_THE PROBLEM_
Convert the stretch from the line containing "Looking at their" through the line containing "3825 centimetres" into a two-column CSV with the header input,output. Give one row for each line and its answer, with the line in input and the answer in output, each in a single quoted field, and with any line breaks replaced by spaces.

_RECORD LIST_
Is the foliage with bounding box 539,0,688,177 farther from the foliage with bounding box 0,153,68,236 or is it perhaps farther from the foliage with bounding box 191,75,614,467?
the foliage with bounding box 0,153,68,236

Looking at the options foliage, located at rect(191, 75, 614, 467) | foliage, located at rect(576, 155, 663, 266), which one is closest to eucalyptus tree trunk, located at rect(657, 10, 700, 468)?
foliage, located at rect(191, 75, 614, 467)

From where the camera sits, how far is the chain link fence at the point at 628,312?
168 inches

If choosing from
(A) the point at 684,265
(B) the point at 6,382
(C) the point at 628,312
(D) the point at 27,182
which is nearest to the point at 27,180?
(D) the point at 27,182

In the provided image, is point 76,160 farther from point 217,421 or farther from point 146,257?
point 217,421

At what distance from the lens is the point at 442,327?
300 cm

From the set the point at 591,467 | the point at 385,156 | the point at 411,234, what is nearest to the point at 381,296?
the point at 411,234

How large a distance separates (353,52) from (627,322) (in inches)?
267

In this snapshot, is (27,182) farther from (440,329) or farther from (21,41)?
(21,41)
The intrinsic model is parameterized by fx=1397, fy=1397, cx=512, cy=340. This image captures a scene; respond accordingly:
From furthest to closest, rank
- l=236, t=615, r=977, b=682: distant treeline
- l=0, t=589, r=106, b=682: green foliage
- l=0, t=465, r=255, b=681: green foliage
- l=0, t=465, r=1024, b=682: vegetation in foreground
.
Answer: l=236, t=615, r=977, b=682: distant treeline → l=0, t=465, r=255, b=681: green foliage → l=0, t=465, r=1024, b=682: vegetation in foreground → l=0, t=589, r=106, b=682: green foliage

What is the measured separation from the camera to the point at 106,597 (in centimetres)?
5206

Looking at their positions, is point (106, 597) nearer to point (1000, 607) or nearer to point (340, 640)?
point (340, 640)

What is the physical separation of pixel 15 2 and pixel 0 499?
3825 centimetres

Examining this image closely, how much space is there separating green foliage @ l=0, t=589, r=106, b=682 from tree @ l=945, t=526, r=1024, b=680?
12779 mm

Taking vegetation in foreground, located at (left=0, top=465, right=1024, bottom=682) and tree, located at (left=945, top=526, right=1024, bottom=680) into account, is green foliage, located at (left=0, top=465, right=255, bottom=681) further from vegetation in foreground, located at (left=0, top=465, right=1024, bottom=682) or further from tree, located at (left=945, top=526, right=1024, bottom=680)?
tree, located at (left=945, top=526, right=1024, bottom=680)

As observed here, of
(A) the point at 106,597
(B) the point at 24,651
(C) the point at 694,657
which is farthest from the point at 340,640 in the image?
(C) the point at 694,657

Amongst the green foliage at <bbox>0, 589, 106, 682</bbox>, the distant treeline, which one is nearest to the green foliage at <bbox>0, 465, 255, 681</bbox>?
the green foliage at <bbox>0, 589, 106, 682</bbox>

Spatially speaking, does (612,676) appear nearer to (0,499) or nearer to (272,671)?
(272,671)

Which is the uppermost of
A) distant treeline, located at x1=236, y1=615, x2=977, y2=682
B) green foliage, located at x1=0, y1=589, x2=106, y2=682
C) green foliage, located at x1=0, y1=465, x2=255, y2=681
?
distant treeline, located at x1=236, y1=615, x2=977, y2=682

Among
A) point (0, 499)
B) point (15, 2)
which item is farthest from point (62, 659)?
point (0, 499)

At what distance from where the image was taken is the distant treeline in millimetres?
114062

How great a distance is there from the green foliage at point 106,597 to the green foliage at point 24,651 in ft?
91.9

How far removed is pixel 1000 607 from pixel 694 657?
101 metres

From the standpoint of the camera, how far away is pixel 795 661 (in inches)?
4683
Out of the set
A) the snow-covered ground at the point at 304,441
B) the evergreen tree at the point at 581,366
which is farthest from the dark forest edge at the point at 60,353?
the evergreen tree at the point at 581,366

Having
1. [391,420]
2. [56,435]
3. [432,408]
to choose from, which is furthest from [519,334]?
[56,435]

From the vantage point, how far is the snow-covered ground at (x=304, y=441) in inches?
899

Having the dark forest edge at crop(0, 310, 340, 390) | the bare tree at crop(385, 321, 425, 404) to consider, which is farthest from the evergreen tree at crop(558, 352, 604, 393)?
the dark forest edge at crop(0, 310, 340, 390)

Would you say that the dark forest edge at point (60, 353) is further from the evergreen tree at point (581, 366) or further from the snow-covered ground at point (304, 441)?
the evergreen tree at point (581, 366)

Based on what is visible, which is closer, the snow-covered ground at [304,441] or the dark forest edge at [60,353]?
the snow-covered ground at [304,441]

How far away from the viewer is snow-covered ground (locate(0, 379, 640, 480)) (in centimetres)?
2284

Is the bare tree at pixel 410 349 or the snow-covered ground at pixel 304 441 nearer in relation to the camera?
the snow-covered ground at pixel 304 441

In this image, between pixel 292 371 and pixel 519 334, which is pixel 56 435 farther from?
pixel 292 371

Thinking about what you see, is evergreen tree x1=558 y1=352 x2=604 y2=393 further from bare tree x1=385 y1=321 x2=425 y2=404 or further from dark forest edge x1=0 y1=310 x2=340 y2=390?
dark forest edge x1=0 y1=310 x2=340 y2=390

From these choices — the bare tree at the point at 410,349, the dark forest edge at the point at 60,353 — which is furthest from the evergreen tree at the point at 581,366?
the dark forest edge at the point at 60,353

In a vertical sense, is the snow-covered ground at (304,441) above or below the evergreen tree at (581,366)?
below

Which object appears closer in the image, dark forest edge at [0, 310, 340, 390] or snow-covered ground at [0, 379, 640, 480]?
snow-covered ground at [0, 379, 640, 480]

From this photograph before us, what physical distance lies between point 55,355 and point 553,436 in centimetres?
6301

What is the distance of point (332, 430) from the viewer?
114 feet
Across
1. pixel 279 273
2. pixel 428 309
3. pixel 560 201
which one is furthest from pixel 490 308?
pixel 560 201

--

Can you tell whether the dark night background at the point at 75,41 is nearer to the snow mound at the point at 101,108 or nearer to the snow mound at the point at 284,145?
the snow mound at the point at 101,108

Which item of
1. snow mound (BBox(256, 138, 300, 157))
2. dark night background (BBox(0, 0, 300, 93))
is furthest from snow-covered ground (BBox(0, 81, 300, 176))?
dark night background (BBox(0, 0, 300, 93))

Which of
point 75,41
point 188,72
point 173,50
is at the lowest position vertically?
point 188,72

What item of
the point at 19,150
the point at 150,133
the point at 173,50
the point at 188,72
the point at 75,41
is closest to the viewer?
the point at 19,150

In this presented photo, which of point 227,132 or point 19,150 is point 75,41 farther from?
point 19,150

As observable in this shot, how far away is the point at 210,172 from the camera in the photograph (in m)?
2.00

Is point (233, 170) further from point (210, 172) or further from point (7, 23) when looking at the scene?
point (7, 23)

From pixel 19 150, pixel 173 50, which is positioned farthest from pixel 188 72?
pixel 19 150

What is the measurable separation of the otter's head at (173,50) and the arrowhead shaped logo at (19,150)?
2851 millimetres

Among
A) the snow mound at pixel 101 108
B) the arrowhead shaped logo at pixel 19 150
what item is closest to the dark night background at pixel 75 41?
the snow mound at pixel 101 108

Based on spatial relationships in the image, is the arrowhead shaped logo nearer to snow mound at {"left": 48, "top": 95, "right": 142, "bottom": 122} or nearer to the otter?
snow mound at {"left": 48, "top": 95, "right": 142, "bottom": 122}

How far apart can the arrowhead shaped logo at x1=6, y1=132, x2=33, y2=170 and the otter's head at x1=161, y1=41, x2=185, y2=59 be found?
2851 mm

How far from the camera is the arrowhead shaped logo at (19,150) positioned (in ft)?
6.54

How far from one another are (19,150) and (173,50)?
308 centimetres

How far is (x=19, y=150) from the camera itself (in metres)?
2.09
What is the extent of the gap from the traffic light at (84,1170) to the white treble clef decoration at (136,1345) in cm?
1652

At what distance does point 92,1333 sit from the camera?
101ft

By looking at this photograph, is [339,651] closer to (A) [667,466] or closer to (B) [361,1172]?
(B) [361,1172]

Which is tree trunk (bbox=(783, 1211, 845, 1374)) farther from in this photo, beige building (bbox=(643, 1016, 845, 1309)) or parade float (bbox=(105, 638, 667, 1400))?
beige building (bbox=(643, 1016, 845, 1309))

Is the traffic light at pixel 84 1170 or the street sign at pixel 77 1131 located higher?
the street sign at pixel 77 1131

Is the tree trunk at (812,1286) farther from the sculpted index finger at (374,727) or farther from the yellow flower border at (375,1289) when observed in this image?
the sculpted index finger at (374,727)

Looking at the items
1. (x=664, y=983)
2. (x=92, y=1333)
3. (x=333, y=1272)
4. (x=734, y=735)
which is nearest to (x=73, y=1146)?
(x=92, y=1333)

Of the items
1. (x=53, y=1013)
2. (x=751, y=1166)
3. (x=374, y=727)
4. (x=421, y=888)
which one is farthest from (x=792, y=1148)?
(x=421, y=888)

--

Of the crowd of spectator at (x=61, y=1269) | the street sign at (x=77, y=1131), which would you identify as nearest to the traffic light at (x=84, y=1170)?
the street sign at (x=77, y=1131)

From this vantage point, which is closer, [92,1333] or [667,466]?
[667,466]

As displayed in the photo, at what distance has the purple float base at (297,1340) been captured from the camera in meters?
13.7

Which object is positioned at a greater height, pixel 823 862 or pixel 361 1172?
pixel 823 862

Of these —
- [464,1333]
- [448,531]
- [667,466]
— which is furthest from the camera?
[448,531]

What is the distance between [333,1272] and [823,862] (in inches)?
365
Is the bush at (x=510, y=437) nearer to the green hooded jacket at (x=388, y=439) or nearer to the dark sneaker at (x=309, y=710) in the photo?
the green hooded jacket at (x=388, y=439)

_FULL ANSWER_
input,output
"Looking at their positions, is point (106, 597) nearer to point (1000, 607) or nearer to point (340, 640)?","point (340, 640)"
"What is the physical separation of pixel 15 2 and pixel 0 499?","3825 centimetres"